#### [INSTRUCTIONS FOR THE TASK]
Here is a block of entries. Write out its lines exactly, from the first through the one containing "<!-- # block head (placeholder".

=== THE DATA ===

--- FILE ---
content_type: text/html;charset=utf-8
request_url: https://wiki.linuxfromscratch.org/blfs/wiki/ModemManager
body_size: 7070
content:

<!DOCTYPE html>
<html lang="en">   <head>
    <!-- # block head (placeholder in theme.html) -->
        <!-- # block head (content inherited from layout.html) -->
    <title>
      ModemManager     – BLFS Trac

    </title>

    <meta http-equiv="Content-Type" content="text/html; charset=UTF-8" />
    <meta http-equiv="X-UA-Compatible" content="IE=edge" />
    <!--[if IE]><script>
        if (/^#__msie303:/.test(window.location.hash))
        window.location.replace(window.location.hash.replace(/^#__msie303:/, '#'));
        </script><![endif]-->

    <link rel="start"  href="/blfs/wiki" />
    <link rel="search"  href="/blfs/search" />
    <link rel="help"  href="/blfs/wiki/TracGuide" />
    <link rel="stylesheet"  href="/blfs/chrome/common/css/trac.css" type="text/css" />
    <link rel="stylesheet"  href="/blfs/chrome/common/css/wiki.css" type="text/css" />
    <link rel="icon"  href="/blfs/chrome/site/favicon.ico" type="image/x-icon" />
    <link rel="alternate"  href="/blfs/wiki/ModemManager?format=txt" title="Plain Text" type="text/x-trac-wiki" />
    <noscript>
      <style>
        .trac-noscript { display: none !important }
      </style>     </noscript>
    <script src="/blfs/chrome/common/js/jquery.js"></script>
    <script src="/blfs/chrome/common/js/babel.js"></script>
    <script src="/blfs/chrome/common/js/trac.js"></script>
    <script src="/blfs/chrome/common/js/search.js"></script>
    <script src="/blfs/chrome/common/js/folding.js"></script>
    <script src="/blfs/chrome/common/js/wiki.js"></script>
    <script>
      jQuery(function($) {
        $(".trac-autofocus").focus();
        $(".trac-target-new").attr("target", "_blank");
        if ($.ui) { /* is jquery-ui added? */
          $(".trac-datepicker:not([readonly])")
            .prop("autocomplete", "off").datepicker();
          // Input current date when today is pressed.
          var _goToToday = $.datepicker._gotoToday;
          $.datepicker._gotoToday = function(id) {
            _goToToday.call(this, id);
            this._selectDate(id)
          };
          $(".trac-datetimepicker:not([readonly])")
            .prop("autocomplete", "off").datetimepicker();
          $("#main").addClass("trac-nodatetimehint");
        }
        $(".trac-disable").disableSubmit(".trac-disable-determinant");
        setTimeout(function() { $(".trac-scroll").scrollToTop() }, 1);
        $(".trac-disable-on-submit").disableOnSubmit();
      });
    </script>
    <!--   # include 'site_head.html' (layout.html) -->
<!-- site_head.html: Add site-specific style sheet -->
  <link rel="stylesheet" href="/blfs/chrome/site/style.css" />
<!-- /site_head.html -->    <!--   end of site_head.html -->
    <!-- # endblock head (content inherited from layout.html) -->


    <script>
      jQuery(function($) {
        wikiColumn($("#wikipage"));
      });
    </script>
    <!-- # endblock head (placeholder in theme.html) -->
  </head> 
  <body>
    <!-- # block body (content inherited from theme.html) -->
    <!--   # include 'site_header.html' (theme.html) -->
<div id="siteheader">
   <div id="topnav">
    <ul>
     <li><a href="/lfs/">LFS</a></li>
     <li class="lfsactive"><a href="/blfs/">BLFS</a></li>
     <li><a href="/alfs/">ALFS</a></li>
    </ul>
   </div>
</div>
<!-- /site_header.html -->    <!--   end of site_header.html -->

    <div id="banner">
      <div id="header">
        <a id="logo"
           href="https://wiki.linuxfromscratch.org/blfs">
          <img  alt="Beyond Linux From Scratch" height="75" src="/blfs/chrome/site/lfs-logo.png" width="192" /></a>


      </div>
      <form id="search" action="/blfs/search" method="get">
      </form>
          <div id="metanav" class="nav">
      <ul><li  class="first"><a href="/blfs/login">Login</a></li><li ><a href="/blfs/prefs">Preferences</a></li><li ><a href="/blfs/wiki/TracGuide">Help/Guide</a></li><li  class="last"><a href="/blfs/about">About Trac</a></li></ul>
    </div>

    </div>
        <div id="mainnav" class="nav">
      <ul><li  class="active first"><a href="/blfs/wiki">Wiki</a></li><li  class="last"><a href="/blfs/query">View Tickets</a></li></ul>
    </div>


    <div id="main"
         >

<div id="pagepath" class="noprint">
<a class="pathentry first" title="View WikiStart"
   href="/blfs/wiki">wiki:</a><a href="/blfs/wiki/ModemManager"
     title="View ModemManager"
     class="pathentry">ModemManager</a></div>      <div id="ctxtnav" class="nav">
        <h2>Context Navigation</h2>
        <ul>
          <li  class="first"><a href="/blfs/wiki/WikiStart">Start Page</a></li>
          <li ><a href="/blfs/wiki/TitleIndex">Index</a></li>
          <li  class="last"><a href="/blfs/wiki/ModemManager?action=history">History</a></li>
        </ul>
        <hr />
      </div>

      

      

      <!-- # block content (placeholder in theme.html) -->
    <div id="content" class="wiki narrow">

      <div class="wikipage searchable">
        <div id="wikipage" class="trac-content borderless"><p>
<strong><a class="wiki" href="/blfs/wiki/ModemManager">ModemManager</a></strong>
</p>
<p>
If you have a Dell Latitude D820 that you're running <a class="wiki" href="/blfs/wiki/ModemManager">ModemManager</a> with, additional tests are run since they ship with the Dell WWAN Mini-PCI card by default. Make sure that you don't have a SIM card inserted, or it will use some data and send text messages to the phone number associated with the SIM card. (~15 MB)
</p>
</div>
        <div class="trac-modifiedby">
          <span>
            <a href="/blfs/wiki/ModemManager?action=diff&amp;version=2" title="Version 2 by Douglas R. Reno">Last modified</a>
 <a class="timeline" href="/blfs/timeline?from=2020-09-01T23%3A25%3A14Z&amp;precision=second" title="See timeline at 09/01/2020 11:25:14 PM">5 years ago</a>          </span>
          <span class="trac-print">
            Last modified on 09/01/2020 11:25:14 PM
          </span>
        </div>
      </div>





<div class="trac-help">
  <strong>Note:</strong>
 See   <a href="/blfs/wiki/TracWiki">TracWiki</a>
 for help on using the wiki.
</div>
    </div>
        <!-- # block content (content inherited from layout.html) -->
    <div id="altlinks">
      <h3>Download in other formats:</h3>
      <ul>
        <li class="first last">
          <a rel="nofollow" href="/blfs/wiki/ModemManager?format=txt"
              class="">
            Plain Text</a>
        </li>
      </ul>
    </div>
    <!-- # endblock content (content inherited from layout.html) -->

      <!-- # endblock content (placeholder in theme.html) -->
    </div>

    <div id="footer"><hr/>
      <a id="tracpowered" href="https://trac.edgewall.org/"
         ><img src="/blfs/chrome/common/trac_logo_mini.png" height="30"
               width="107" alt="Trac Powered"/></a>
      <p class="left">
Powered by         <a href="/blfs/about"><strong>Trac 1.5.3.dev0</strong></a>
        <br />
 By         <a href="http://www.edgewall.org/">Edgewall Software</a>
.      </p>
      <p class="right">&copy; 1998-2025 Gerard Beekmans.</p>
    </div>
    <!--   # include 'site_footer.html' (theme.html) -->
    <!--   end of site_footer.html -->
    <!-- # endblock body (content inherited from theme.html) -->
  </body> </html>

===

#### [OUTPUT]
--- FILE ---
content_type: text/html;charset=utf-8
request_url: https://wiki.linuxfromscratch.org/blfs/wiki/ModemManager
body_size: 7070
content:

<!DOCTYPE html>
<html lang="en">   <head>
    <!-- # block head (placeholder in theme.html) -->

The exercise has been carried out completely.